What you are asked to do = Copy the stretch of the court opinion from "Following a jury" through "the trial court.", replacing "steaks" with "roasts".
[start Text provided]
Before: Gribbs, P.J., and Hoekstra and Charles H. Stark,* JJ.
PER CURIAM.
Following a jury trial, defendant was convicted of armed robbery, MCL 750.529; MSA
28.797, in connection with the theft of some steaks from a supermarket in Battle Creek. Defendant
was sentenced to four to twenty years’ imprisonment. Defendant now appeals, and we affirm his
conviction, but remand for further proceedings in the trial court.
Defendant first argues that the jury should have been instructed on the lesser offense of felonious
assault. We disagree. At trial, defendant objected to the giving of this instruction, which was requested
by the prosecution, and the trial court agreed not to give the instruction. It is well-settled that a jury
verdict will not be set aside where the trial court fails to instruct on any point of law unless the accused
requests such an instruction. MCL 768.29; MSA 28.1052; People v Mills, 450 Mich 61, 80; 537
NW2d 909, modified and remanded 450 Mich 1212 (1995). Here, not only did defendant not request
the instruction at issue, he specifically objected to it being given. A defendant may not request a certain
action of the trial court and then argue on appeal that the action constituted error. People v
Piotrowski, 211 Mich App 527, 530; 536 NW2d 293 (1995). Accordingly, we find this issue to be
without merit.
[end Text provided]
[start Dataset]
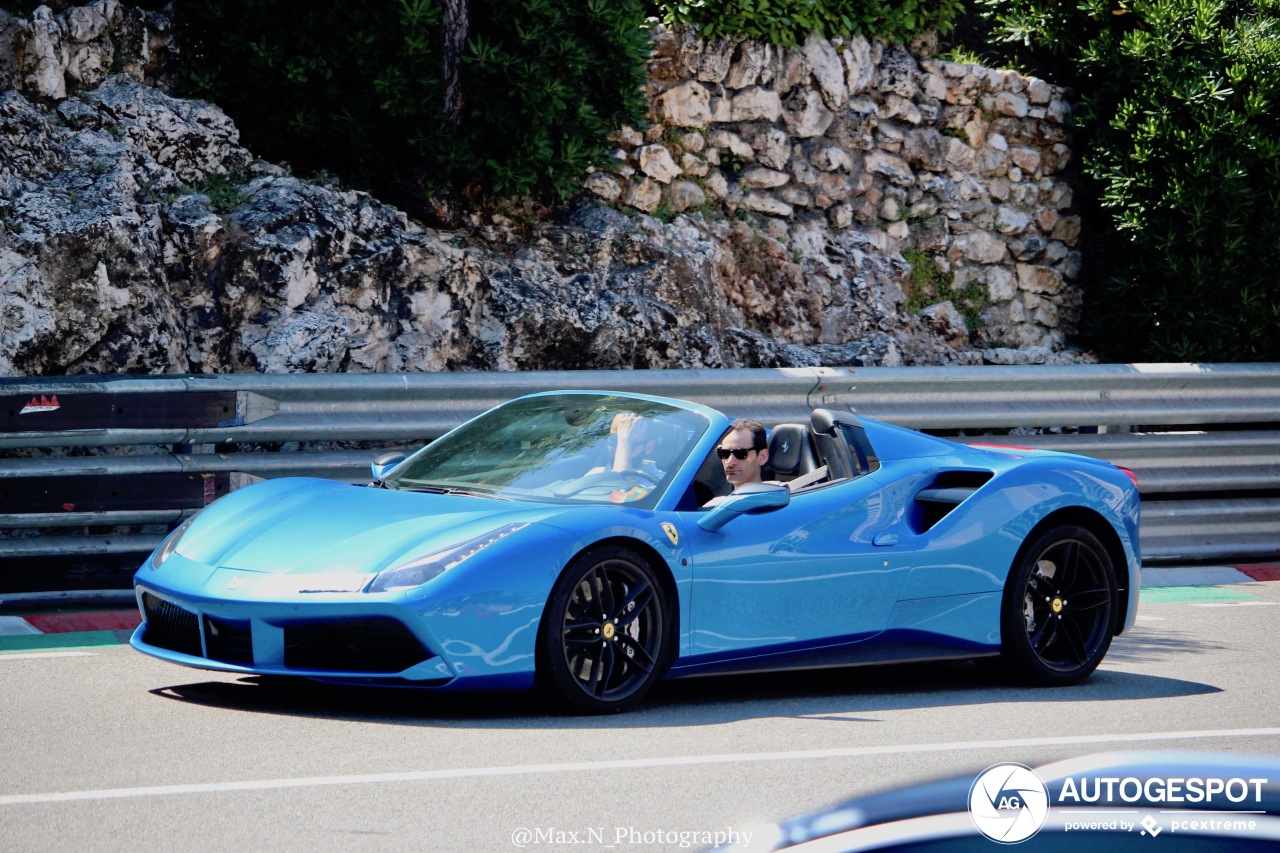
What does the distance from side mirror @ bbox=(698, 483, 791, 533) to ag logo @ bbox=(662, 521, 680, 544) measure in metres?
0.14

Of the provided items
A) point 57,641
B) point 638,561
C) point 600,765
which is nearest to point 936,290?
point 638,561

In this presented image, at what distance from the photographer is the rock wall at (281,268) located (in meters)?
[end Dataset]
Answer =
Following a jury trial, defendant was convicted of armed robbery, MCL 750.529; MSA
28.797, in connection with the theft of some roasts from a supermarket in Battle Creek. Defendant
was sentenced to four to twenty years’ imprisonment. Defendant now appeals, and we affirm his
conviction, but remand for further proceedings in the trial court.